--- Start of Passage shown ---
WALTERBORO, SC — Two men who are “cousins” to some of the Walterboro Cowboys, a violent Bloods-affiliated street gang that originated in the so-called “Eastside” of this small city right off I-95, are the latest characters dragged into the notorious Murdaugh murder mystery — and one said he is being “railroaded.”
Meanwhile, one member of the gang told The Post that “Alex Murdaugh runs half the drugs in this county.”
Last month, the state grand jury indicted two local men — who several Cowboy gang members told The Post are their “cousins,” or close friends — on the same day it levied yet another indictment as Murdaugh, who was arrested in July for the murders of his wife and son at the family’s hunting lodge in June 2021.
Cowboy “cousins” Jerry Rivers, 39, and his friend Spencer Anwan Roberts, 34, were indicted Aug. 19 on charges that prosecutors say involve possibly being part of Murdaugh’s alleged drug and money laundering pipeline in the Low Country.
Murdaugh now faces a total of 90 charges of financial wrongdoing, including recent allegations that he was involved in drug distribution and money laundering across several counties here.
Locals speculate that Murdaugh’s alleged drug operation was bigger than anyone realizes.
A Charleston law enforcement source familiar with the case said the Cowboys gang and other local criminals, with their proximity to I-95 — long a conduit for drugs and guns run from Miami to New York — may play a bigger role than anyone on the South Carolina coast.
“There’s still a lot more to come out and a lot more surprises, I’d bet my life on it,” the source said.
--- End of Passage shown ---
--- Start of Listed entries ---
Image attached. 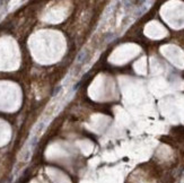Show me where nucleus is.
Masks as SVG:
<instances>
[{
  "label": "nucleus",
  "instance_id": "2",
  "mask_svg": "<svg viewBox=\"0 0 184 183\" xmlns=\"http://www.w3.org/2000/svg\"><path fill=\"white\" fill-rule=\"evenodd\" d=\"M61 91H62V87H61V86H58V87L54 89V92H53V96H54V97H56V95L59 94Z\"/></svg>",
  "mask_w": 184,
  "mask_h": 183
},
{
  "label": "nucleus",
  "instance_id": "1",
  "mask_svg": "<svg viewBox=\"0 0 184 183\" xmlns=\"http://www.w3.org/2000/svg\"><path fill=\"white\" fill-rule=\"evenodd\" d=\"M87 59H88V53H87V51H85V50L80 51L79 54L77 56V62L79 63V66H82L84 63H86Z\"/></svg>",
  "mask_w": 184,
  "mask_h": 183
},
{
  "label": "nucleus",
  "instance_id": "3",
  "mask_svg": "<svg viewBox=\"0 0 184 183\" xmlns=\"http://www.w3.org/2000/svg\"><path fill=\"white\" fill-rule=\"evenodd\" d=\"M82 85V80H80V82L79 83H77V84H76L75 86H73V91H76V89H78L79 88V86Z\"/></svg>",
  "mask_w": 184,
  "mask_h": 183
}]
</instances>
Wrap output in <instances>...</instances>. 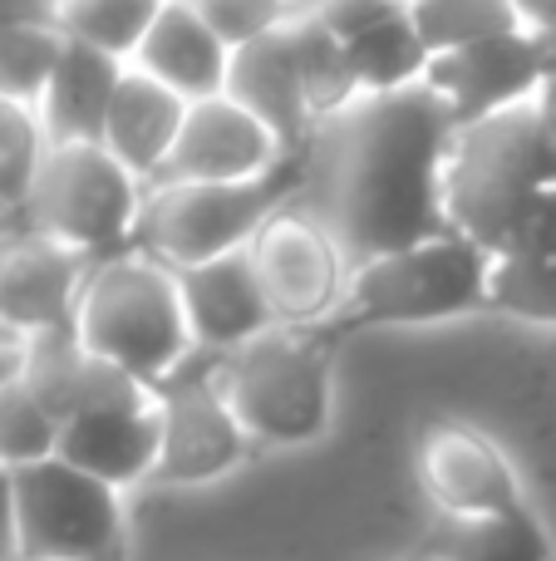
--- End of Listed entries ---
▶ Written tasks
[A] In the article on the Walterboro Cowboys, how many charges of financial wrongdoing does Murdaugh now face?
[B] From the article on the Walterboro Cowboys, reproduce word for word the portion that begins with "Murdaugh now faces" and ends with "several counties here.".

▶ Exercise solutions
[A] 90

[B]
Murdaugh now faces a total of 90 charges of financial wrongdoing, including recent allegations that he was involved in drug distribution and money laundering across several counties here.